[Collected data entries]

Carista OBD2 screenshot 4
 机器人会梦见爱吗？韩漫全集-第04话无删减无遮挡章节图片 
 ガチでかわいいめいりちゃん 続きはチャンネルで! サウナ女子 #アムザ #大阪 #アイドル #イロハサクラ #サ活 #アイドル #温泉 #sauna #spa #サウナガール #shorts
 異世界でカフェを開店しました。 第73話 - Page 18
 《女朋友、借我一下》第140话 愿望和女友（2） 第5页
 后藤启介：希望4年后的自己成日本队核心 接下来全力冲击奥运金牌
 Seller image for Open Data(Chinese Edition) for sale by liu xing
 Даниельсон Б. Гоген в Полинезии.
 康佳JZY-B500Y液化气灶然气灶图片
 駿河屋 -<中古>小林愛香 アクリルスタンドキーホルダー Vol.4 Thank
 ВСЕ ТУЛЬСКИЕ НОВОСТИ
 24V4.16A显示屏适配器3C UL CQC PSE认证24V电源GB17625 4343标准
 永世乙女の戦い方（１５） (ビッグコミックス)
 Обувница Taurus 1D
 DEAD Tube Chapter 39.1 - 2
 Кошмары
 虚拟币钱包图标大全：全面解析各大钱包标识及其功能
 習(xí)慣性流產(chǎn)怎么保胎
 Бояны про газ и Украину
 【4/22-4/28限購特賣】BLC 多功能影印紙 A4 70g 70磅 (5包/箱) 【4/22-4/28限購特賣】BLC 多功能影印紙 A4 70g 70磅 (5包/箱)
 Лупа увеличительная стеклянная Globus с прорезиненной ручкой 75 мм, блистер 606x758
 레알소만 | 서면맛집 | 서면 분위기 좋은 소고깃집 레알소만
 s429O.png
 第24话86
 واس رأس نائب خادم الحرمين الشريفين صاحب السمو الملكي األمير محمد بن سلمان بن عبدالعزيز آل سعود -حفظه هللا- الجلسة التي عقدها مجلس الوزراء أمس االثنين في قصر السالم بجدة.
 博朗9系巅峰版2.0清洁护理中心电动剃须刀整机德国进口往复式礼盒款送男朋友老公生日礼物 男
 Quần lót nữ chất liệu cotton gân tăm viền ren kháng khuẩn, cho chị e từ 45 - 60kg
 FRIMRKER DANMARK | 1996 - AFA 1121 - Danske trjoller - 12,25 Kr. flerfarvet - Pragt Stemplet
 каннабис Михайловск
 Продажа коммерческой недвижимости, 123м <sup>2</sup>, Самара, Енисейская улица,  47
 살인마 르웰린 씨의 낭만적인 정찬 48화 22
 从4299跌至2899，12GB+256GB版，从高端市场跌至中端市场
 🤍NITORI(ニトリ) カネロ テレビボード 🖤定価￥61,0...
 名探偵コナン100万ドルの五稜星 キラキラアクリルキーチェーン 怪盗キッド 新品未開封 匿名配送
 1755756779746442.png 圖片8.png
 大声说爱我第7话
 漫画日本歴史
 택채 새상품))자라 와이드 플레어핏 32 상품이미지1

▸ **PROBLEM TO WORK ON**:
Word for word, repeat every entry listed above.

▸ **SOLVED PROBLEM**:
Carista OBD2 screenshot 4
 机器人会梦见爱吗？韩漫全集-第04话无删减无遮挡章节图片 
 ガチでかわいいめいりちゃん 続きはチャンネルで! サウナ女子 #アムザ #大阪 #アイドル #イロハサクラ #サ活 #アイドル #温泉 #sauna #spa #サウナガール #shorts
 異世界でカフェを開店しました。 第73話 - Page 18
 《女朋友、借我一下》第140话 愿望和女友（2） 第5页
 后藤启介：希望4年后的自己成日本队核心 接下来全力冲击奥运金牌
 Seller image for Open Data(Chinese Edition) for sale by liu xing
 Даниельсон Б. Гоген в Полинезии.
 康佳JZY-B500Y液化气灶然气灶图片
 駿河屋 -<中古>小林愛香 アクリルスタンドキーホルダー Vol.4 Thank
 ВСЕ ТУЛЬСКИЕ НОВОСТИ
 24V4.16A显示屏适配器3C UL CQC PSE认证24V电源GB17625 4343标准
 永世乙女の戦い方（１５） (ビッグコミックス)
 Обувница Taurus 1D
 DEAD Tube Chapter 39.1 - 2
 Кошмары
 虚拟币钱包图标大全：全面解析各大钱包标识及其功能
 習(xí)慣性流產(chǎn)怎么保胎
 Бояны про газ и Украину
 【4/22-4/28限購特賣】BLC 多功能影印紙 A4 70g 70磅 (5包/箱) 【4/22-4/28限購特賣】BLC 多功能影印紙 A4 70g 70磅 (5包/箱)
 Лупа увеличительная стеклянная Globus с прорезиненной ручкой 75 мм, блистер 606x758
 레알소만 | 서면맛집 | 서면 분위기 좋은 소고깃집 레알소만
 s429O.png
 第24话86
 واس رأس نائب خادم الحرمين الشريفين صاحب السمو الملكي األمير محمد بن سلمان بن عبدالعزيز آل سعود -حفظه هللا- الجلسة التي عقدها مجلس الوزراء أمس االثنين في قصر السالم بجدة.
 博朗9系巅峰版2.0清洁护理中心电动剃须刀整机德国进口往复式礼盒款送男朋友老公生日礼物 男
 Quần lót nữ chất liệu cotton gân tăm viền ren kháng khuẩn, cho chị e từ 45 - 60kg
 FRIMRKER DANMARK | 1996 - AFA 1121 - Danske trjoller - 12,25 Kr. flerfarvet - Pragt Stemplet
 каннабис Михайловск
 Продажа коммерческой недвижимости, 123м <sup>2</sup>, Самара, Енисейская улица,  47
 살인마 르웰린 씨의 낭만적인 정찬 48화 22
 从4299跌至2899，12GB+256GB版，从高端市场跌至中端市场
 🤍NITORI(ニトリ) カネロ テレビボード 🖤定価￥61,0...
 名探偵コナン100万ドルの五稜星 キラキラアクリルキーチェーン 怪盗キッド 新品未開封 匿名配送
 1755756779746442.png 圖片8.png
 大声说爱我第7话
 漫画日本歴史
 택채 새상품))자라 와이드 플레어핏 32 상품이미지1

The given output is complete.